What this IoT/Blockchain system offers is a way of regulating groundwater usage that is transparent and incorruptible, which is helpful given that farmers, whether in Kenya or California, can be wary of government mandates.
“If we can create a system that is credible, that is immutable, and shows that overall that resource, month after month, year after year, is being managed sustainably, but gives the users the privacy and the security that they need to actually use that system,” Johnson says, “now we’re talking.”
“The legislation is going to force demand for these new types of systems,” he adds, and so organizations like the Freshwater Trust are trying “to figure stuff out before everybody’s back is against the wall …”
The Earth is getting parched
Humanity’s back may not be pressed against the wall yet, but we can feel it looming.
“We don’t have water available year-round, really anywhere in the world, and it’s becoming a crisis,” says Thomas. “Drought is exacerbating this issue, demand is exacerbating this issue, and we need to make sure that water is available where it needs to be and when it needs to be.
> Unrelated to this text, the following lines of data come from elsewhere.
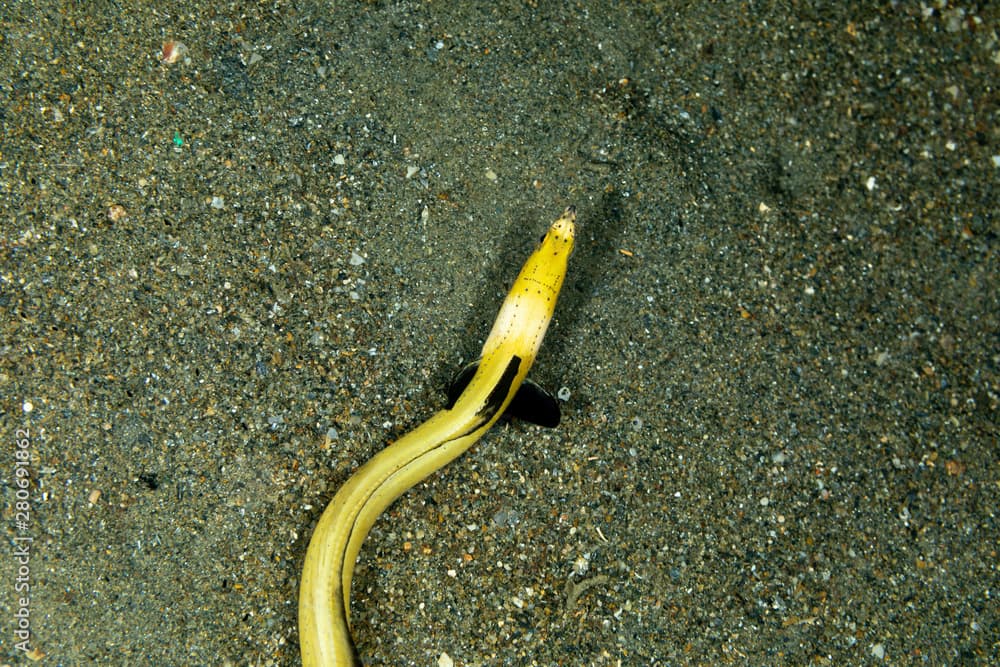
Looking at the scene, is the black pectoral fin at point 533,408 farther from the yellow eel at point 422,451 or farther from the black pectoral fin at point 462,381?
the black pectoral fin at point 462,381

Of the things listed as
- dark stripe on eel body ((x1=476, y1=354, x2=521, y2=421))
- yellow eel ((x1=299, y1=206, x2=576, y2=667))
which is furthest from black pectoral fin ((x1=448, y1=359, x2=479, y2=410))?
dark stripe on eel body ((x1=476, y1=354, x2=521, y2=421))

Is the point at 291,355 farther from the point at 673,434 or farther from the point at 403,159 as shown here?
the point at 673,434

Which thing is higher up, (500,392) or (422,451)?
(500,392)

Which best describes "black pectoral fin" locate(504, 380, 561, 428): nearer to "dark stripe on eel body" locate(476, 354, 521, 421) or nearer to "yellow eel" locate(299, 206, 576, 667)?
"yellow eel" locate(299, 206, 576, 667)

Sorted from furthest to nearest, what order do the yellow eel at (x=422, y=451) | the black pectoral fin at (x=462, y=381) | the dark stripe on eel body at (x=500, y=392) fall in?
the black pectoral fin at (x=462, y=381) → the dark stripe on eel body at (x=500, y=392) → the yellow eel at (x=422, y=451)

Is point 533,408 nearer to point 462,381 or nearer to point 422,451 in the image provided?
point 462,381

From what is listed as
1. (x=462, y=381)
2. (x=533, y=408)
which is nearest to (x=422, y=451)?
(x=462, y=381)

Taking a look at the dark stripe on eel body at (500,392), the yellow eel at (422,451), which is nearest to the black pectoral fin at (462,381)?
the yellow eel at (422,451)
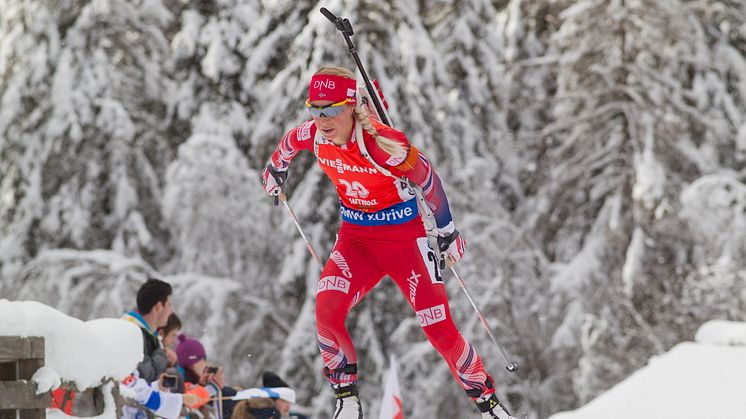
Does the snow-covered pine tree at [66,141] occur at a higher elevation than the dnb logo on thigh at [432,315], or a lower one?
higher

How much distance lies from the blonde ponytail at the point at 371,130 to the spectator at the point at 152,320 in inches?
87.2

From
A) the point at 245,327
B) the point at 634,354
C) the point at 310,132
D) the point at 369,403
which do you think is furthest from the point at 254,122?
the point at 310,132

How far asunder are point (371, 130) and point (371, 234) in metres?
0.66

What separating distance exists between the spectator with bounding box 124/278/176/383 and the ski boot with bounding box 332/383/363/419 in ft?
5.46

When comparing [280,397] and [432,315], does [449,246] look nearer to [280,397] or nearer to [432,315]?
[432,315]

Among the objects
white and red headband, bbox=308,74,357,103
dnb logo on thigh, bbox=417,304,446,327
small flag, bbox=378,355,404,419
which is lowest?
small flag, bbox=378,355,404,419

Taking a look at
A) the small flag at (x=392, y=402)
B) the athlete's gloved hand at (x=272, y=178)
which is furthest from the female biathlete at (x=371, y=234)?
the small flag at (x=392, y=402)

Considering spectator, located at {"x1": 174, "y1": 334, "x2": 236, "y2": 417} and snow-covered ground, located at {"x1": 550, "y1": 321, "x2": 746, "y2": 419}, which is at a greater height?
spectator, located at {"x1": 174, "y1": 334, "x2": 236, "y2": 417}

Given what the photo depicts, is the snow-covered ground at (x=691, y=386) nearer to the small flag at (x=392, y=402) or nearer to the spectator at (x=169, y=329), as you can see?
the small flag at (x=392, y=402)

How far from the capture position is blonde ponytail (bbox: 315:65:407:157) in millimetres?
6184

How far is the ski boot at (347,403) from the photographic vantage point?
637cm

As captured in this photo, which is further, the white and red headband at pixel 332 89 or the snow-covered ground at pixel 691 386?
the snow-covered ground at pixel 691 386

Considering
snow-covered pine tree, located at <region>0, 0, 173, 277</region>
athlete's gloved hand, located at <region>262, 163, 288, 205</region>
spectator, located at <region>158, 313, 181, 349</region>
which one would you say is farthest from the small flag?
snow-covered pine tree, located at <region>0, 0, 173, 277</region>

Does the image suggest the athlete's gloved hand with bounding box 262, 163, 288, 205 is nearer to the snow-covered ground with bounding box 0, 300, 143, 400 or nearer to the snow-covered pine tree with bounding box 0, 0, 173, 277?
the snow-covered ground with bounding box 0, 300, 143, 400
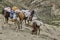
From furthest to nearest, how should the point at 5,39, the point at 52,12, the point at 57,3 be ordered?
the point at 57,3
the point at 52,12
the point at 5,39

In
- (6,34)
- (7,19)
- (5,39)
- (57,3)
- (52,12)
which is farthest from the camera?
(57,3)

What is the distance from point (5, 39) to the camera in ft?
33.1

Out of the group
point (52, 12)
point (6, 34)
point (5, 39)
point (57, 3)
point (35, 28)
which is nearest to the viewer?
point (5, 39)

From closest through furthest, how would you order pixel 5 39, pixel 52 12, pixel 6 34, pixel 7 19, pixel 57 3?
pixel 5 39
pixel 6 34
pixel 7 19
pixel 52 12
pixel 57 3

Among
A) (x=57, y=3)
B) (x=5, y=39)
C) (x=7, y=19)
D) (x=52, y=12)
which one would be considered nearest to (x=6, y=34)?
(x=5, y=39)

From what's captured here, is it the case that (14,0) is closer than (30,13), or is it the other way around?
(30,13)

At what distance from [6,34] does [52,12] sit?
1121 centimetres

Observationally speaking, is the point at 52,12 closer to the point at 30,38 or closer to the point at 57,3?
the point at 57,3

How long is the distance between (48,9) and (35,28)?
10500 millimetres

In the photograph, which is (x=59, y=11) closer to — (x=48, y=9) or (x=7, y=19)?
(x=48, y=9)

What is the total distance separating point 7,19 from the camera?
13.5 meters

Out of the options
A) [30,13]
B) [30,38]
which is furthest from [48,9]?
[30,38]

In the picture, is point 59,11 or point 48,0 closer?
point 59,11

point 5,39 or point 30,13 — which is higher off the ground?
point 30,13
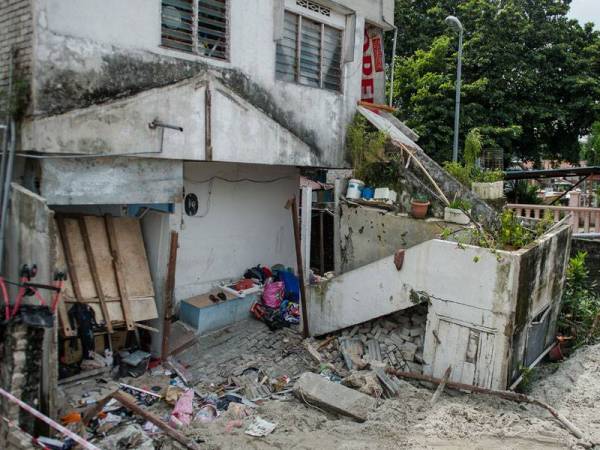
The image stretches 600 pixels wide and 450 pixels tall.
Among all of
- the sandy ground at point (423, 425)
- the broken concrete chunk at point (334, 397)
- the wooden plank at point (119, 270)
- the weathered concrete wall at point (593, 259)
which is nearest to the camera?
the sandy ground at point (423, 425)

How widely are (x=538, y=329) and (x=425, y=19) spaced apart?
1666 cm

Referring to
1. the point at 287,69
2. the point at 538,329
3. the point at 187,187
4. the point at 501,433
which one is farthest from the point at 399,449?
the point at 287,69

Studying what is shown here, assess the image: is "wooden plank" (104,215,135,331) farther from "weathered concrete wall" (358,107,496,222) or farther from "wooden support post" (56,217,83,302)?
"weathered concrete wall" (358,107,496,222)

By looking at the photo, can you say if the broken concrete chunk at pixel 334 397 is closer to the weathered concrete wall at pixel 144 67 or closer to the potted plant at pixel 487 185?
the weathered concrete wall at pixel 144 67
And we aren’t going to be able to do that the old way,” he adds. “We’re not just going to build new dams again, or steal all of the water out of the mountains. We need to be able to manage the water where it is.”
Drought doesn’t just hurt agriculture. A recent statement from the USDA Forest Service states that 18 million trees have died in California since 2017, bringing the total dead since 2010 to 149 million. Those husks stretch across millions of acres, a sea of kindling waiting for a spark. California’s prolonged drought has coincided with an increase in wildfires, including the 2018 Camp Fire, the deadliest wildfire in California’s history.
It’s going to take robust public policy and technological innovation to stave off disaster, and California is leveraging both.
“We as humans have access to almost godlike technology right now,” Johnson says. “Let’s have a sense of urgency and try things and apply some of these technologies where they are most needed.”